TASK STATEMENT> Locate the line containing "Can you determine" in the data below. Reproduce it and every following line up to the end, exactly as given.

EXERCISE INPUT>
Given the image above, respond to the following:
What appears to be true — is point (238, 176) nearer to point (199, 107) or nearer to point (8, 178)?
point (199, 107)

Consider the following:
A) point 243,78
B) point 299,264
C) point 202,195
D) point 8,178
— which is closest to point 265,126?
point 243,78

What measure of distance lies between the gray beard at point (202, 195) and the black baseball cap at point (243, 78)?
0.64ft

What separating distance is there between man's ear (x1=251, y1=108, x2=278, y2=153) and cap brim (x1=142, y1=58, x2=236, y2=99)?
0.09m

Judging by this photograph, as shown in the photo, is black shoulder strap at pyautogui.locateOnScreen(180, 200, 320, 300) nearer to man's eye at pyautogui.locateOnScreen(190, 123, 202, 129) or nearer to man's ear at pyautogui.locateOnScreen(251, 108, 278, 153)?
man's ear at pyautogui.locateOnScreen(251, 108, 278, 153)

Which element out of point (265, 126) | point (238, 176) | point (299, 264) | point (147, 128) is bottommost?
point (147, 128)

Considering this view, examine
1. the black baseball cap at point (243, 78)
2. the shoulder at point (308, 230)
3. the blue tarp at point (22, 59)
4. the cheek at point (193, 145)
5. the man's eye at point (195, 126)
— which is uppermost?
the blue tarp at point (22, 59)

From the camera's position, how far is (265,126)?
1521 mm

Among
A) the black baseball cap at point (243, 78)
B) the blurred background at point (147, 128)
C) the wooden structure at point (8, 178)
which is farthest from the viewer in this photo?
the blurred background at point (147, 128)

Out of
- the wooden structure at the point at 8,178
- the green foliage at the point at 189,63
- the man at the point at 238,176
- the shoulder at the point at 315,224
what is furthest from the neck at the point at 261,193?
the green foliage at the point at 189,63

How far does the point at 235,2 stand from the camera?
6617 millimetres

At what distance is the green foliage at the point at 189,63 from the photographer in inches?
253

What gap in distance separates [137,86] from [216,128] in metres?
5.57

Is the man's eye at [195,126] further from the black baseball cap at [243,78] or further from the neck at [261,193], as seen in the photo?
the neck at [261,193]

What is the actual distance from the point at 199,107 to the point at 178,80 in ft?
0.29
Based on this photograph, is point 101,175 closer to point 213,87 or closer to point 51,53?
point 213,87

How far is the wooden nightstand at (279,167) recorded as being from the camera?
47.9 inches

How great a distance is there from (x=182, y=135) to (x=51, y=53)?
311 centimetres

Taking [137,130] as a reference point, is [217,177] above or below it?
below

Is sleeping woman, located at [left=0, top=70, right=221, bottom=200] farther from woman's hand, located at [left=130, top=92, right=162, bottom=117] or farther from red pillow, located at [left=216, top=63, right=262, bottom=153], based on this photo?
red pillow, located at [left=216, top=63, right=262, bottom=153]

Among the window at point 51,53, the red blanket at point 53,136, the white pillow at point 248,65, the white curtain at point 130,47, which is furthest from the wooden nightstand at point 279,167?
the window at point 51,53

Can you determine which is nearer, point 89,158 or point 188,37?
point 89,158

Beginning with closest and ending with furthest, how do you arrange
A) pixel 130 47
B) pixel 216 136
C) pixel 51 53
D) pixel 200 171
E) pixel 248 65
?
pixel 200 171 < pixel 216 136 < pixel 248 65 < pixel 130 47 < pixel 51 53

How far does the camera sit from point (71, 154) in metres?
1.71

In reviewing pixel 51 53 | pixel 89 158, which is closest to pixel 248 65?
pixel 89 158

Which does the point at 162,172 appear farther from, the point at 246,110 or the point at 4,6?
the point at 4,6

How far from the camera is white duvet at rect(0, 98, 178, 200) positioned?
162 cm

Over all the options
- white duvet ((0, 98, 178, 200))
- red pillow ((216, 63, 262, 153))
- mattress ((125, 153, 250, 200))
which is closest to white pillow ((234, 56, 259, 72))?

EXPECTED ANSWER>
Can you determine which is nearer, point 89,158 or point 188,37?
point 89,158

Beginning with closest and ending with furthest, how do you arrange
A) pixel 130 47
B) pixel 216 136
C) pixel 51 53
D) pixel 200 171
E) pixel 248 65
?
pixel 200 171 < pixel 216 136 < pixel 248 65 < pixel 130 47 < pixel 51 53

How far does the camera sit from point (71, 154) in metres?
1.71

In reviewing pixel 51 53 | pixel 89 158, which is closest to pixel 248 65?
pixel 89 158

Which does the point at 162,172 appear farther from, the point at 246,110 or the point at 4,6?
the point at 4,6

How far from the camera is white duvet at rect(0, 98, 178, 200) positioned?
162 cm

Over all the options
- white duvet ((0, 98, 178, 200))
- red pillow ((216, 63, 262, 153))
- mattress ((125, 153, 250, 200))
which is closest to white pillow ((234, 56, 259, 72))?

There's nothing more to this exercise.